In the passage on biblical slavery laws, write out the text between "7) The word" and "New American Commentary)", inclusive.

**Passage for review**
:::::
I'll quote from HANEL once again, Page 1007: "A slave could also be freed by running away. According to Deuteronomy, a runaway slave is not to be returned to his master. He should be sheltered if he wishes or allowed to go free, and he must not be taken advantage of. This provision is strikingly different from the laws of slavery in the surrounding nations, and is explained as due to Israel's own history as slaves. It would have the effect of turning slavery into a voluntary institution.


**The importance of Anti-Kidnap law & Anti-Return law**

These laws very explicitly outlaw chattel slavery. With the anti-kidnap law, one could not take anyone against their will, sell or possess them, nor could they be returned. LV25:44-46 is the main verse critics use to argue for chattel slavery, but given these two laws, it's reasonable to read that passage through the lens of indentured servitude.

6) Anti-Oppression law“When a stranger sojourns with you in your land, you shall not do him wrong. 34 You shall treat the stranger who sojourns with you as the native among you, and you shall love him as yourself, for you were strangers in the land of Egypt: I am the Lord your God. [Leviticus 19:33-34]

You shall not oppress a sojourner. You know the heart of a sojourner, for you were sojourners in the land of Egypt [Exodus 23:9]

The fact is Israel was not free to treat foreigners wrongly or oppress them; and were, in fact to, commanded to love them. 

In two most remarkable texts, Leviticus 19:34 and Deuteronomy 10:19, Yahweh charges all Israelites to love ('aheb) aliens (gerim) who reside in their midst, that is, the foreign members of their households, like they do themselves and to treat these outsiders with the same respect they show their ethnic countrymen. Like Exodus 22:20 (Eng. 21), in both texts Israel's memory of her own experience as slaves in Egypt should have provided motivation for compassionate treatment of her slaves. But Deuteronomy 10:18 adds that the Israelites were to look to Yahweh himself as the paradigm for treating the economically and socially vulnerable persons in their communities." [Marriage and Family in the Biblical World. Campbell, Ken  (ed).  InterVarsity Press: 60]

7) The word buy - the word buy - The word transmitted “buy” refers to any financial transaction related to a contract such as in modern sports terminology a player can be described as being bought or sold the players are not actually the property of the team that has them except in regards to the exclusive right to their employment as players of that team - [Stuart, Douglas K. Exodus: (The New American Commentary)
:::::
**Input data**

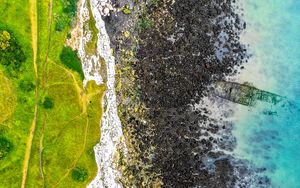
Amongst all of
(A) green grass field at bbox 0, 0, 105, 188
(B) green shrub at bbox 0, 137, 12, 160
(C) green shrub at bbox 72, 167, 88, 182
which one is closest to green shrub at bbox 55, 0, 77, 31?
(A) green grass field at bbox 0, 0, 105, 188

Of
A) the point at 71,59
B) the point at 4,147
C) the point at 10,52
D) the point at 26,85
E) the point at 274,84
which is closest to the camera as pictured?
the point at 4,147

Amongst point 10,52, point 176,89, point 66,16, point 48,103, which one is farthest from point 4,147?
point 176,89

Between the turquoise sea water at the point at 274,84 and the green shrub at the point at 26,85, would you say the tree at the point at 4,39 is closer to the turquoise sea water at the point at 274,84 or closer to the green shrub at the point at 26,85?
the green shrub at the point at 26,85

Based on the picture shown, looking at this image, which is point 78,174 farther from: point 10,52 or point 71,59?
point 10,52

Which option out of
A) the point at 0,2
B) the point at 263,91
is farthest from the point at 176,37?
the point at 0,2

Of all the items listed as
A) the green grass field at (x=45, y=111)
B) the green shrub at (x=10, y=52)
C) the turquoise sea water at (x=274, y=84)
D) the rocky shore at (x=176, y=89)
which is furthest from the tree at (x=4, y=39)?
the turquoise sea water at (x=274, y=84)

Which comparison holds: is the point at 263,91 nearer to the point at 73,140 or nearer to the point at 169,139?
the point at 169,139

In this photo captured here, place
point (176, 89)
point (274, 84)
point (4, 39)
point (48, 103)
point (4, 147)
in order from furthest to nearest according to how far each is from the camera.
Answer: point (176, 89) < point (274, 84) < point (48, 103) < point (4, 147) < point (4, 39)
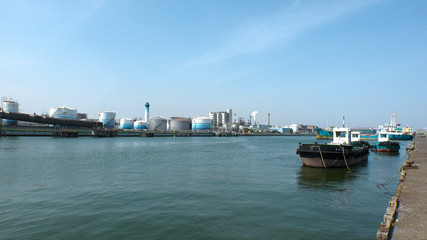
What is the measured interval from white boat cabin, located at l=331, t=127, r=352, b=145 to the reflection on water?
24.7 feet

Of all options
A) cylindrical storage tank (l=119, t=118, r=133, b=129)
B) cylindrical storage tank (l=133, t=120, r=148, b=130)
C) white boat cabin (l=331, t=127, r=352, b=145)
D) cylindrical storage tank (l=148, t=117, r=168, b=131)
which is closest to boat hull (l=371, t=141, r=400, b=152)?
white boat cabin (l=331, t=127, r=352, b=145)

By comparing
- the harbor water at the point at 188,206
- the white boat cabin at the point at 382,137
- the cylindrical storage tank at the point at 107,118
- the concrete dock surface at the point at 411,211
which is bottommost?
the harbor water at the point at 188,206

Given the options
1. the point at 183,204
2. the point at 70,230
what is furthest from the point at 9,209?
the point at 183,204

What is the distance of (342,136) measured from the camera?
38469mm

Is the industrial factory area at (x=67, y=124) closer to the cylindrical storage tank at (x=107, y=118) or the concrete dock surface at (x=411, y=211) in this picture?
the cylindrical storage tank at (x=107, y=118)

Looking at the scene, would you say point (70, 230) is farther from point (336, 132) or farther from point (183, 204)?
point (336, 132)

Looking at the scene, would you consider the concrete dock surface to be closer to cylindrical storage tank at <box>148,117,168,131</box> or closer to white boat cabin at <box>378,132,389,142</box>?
white boat cabin at <box>378,132,389,142</box>

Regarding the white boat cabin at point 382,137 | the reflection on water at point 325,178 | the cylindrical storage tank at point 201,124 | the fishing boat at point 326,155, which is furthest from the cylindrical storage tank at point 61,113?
the white boat cabin at point 382,137

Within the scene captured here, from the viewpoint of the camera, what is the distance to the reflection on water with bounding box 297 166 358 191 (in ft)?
69.9

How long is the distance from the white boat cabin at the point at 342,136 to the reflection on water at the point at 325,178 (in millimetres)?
7518

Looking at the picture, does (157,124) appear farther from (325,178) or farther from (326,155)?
(325,178)

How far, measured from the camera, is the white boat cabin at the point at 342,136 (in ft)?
119

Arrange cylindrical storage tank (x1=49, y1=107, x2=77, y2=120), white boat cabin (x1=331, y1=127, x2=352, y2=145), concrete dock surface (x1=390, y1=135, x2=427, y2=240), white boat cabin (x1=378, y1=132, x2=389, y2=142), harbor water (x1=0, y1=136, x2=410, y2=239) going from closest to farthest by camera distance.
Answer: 1. concrete dock surface (x1=390, y1=135, x2=427, y2=240)
2. harbor water (x1=0, y1=136, x2=410, y2=239)
3. white boat cabin (x1=331, y1=127, x2=352, y2=145)
4. white boat cabin (x1=378, y1=132, x2=389, y2=142)
5. cylindrical storage tank (x1=49, y1=107, x2=77, y2=120)

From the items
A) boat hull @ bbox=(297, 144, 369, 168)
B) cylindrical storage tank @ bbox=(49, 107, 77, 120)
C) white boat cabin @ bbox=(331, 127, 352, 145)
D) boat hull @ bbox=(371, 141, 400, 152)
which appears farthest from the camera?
cylindrical storage tank @ bbox=(49, 107, 77, 120)
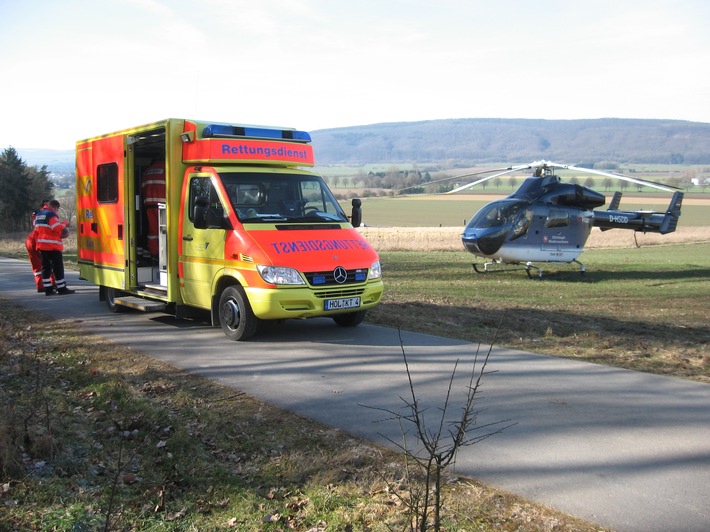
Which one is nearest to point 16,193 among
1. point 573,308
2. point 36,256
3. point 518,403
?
point 36,256

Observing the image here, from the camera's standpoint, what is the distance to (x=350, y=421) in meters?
5.79

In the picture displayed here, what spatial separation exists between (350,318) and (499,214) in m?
13.3

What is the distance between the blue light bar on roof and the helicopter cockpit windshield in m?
12.6

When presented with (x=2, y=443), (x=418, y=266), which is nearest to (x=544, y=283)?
(x=418, y=266)

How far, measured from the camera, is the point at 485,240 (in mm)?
22250

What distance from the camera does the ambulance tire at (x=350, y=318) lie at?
33.1 ft

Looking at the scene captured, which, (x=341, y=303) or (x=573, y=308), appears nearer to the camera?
(x=341, y=303)

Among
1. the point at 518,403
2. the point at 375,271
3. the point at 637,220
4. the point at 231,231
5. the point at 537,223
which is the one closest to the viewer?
the point at 518,403

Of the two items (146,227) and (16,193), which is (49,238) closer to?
(146,227)

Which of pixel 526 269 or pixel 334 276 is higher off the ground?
pixel 334 276

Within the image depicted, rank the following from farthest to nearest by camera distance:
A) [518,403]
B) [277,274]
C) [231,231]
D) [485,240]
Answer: [485,240] → [231,231] → [277,274] → [518,403]

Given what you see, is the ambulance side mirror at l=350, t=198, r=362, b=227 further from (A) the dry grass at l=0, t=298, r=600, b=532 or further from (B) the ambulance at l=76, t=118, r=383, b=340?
(A) the dry grass at l=0, t=298, r=600, b=532

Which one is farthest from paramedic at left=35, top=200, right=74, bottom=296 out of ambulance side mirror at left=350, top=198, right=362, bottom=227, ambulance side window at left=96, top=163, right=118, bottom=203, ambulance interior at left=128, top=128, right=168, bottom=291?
ambulance side mirror at left=350, top=198, right=362, bottom=227

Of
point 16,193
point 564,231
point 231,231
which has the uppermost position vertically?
point 16,193
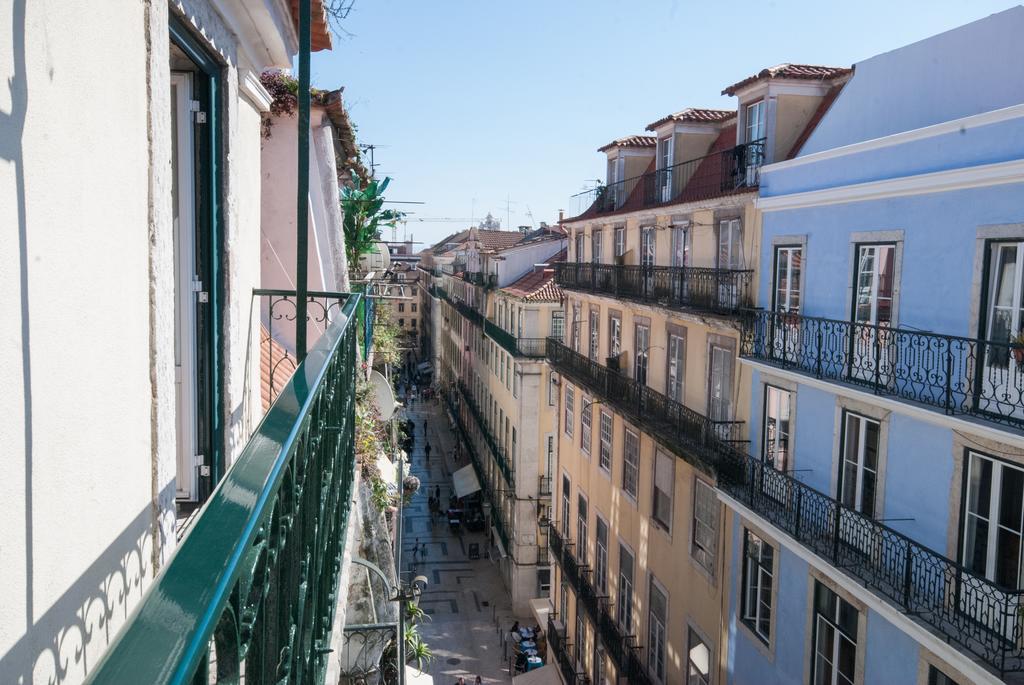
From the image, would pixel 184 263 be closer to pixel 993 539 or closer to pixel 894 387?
pixel 993 539

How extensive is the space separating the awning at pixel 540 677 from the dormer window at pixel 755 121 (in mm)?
16327

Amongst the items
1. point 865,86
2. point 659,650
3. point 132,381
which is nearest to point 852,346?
point 865,86

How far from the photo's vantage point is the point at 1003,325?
9.78 meters

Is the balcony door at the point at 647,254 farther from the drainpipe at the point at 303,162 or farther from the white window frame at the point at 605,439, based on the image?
the drainpipe at the point at 303,162

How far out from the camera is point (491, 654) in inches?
1128

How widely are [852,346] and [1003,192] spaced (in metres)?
3.28

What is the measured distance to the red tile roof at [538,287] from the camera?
3412 cm

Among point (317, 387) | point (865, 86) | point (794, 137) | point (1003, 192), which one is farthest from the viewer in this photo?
point (794, 137)

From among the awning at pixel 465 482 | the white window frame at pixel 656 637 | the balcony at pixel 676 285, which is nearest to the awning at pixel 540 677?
the white window frame at pixel 656 637

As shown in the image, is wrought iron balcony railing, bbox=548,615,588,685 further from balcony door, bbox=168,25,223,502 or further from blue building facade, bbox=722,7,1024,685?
balcony door, bbox=168,25,223,502

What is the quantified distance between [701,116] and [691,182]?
1799 millimetres

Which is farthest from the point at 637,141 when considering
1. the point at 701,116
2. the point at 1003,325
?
the point at 1003,325

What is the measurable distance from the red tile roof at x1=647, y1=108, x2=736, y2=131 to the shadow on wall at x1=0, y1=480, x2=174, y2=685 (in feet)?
60.1

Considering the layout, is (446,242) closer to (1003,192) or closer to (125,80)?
(1003,192)
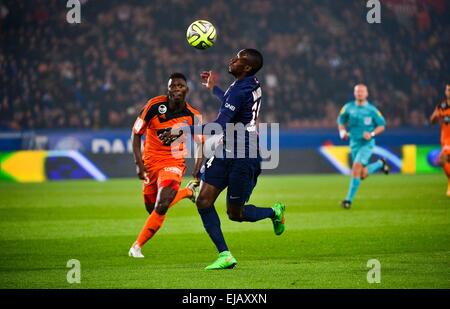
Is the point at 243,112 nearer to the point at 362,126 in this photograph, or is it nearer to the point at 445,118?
the point at 362,126

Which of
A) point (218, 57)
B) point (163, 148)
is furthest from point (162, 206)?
point (218, 57)

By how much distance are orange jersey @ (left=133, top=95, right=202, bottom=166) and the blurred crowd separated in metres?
15.6

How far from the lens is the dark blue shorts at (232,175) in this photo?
9.06 m

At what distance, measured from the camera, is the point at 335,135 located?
1028 inches

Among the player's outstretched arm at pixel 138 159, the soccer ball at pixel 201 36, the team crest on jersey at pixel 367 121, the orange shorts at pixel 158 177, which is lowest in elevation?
the orange shorts at pixel 158 177

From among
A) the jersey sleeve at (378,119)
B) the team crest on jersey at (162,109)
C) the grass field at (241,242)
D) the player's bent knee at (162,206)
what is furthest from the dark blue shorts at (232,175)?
the jersey sleeve at (378,119)

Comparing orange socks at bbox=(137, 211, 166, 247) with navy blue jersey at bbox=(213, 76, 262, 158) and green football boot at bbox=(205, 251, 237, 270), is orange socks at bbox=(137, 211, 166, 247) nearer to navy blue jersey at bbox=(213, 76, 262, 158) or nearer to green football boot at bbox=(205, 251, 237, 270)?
green football boot at bbox=(205, 251, 237, 270)

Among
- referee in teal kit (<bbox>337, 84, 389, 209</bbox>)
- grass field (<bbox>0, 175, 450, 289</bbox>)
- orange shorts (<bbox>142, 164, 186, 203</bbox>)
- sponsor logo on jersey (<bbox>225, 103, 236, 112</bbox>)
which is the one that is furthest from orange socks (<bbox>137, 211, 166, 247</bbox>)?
referee in teal kit (<bbox>337, 84, 389, 209</bbox>)

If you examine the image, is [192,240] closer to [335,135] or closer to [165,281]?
[165,281]

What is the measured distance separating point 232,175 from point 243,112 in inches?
26.7

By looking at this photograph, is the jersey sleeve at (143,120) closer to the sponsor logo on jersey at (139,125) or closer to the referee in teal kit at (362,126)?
the sponsor logo on jersey at (139,125)

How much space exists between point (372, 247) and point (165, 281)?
3444 mm

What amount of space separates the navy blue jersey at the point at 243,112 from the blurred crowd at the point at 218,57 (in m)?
17.3
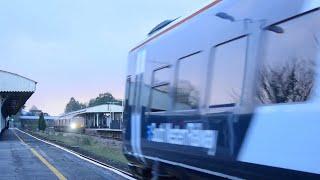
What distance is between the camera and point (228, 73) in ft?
22.1

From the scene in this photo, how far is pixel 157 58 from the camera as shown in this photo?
31.8ft

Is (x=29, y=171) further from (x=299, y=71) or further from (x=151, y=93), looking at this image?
(x=299, y=71)

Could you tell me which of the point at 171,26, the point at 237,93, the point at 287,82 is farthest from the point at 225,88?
the point at 171,26

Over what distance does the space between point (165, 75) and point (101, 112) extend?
92.2m

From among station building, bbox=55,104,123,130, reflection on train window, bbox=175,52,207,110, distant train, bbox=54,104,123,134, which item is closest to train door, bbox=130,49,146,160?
reflection on train window, bbox=175,52,207,110

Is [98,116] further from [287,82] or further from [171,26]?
[287,82]

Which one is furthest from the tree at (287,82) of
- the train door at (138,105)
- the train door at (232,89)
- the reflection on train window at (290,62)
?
the train door at (138,105)

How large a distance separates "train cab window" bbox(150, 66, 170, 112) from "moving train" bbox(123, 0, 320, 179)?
0.06ft

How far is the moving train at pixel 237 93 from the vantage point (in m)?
5.10

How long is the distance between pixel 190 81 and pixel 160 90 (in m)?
1.46

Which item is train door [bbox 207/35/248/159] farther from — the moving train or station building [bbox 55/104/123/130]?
station building [bbox 55/104/123/130]

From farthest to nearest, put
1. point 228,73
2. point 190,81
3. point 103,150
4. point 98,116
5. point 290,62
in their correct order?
1. point 98,116
2. point 103,150
3. point 190,81
4. point 228,73
5. point 290,62

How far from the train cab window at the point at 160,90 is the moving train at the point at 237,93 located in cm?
2

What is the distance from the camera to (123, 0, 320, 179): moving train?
16.7 ft
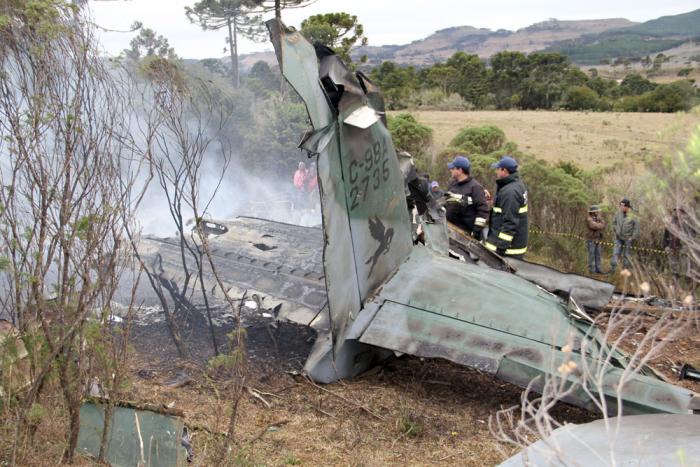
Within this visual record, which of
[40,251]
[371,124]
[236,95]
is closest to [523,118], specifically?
[236,95]

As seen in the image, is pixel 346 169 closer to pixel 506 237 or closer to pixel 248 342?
pixel 248 342

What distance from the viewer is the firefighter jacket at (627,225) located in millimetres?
9883

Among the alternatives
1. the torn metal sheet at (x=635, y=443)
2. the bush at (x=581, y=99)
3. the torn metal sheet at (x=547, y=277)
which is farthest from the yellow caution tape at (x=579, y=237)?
the bush at (x=581, y=99)

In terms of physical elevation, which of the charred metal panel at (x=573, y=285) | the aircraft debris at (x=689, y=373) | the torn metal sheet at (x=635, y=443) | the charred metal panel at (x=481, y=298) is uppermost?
the torn metal sheet at (x=635, y=443)

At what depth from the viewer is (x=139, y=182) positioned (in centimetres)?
1364

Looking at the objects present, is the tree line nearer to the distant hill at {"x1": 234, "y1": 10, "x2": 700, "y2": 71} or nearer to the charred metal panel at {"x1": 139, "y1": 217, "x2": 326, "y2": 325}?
the charred metal panel at {"x1": 139, "y1": 217, "x2": 326, "y2": 325}

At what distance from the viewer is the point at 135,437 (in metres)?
4.14

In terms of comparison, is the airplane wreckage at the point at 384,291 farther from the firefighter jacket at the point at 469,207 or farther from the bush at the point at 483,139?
the bush at the point at 483,139

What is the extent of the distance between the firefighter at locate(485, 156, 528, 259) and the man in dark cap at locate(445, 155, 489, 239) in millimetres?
628

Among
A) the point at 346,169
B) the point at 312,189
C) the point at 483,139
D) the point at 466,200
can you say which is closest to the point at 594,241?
the point at 466,200

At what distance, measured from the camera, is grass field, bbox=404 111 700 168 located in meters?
25.2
:::::
**Completed exercise**
7) The word buy - the word buy - The word transmitted “buy” refers to any financial transaction related to a contract such as in modern sports terminology a player can be described as being bought or sold the players are not actually the property of the team that has them except in regards to the exclusive right to their employment as players of that team - [Stuart, Douglas K. Exodus: (The New American Commentary)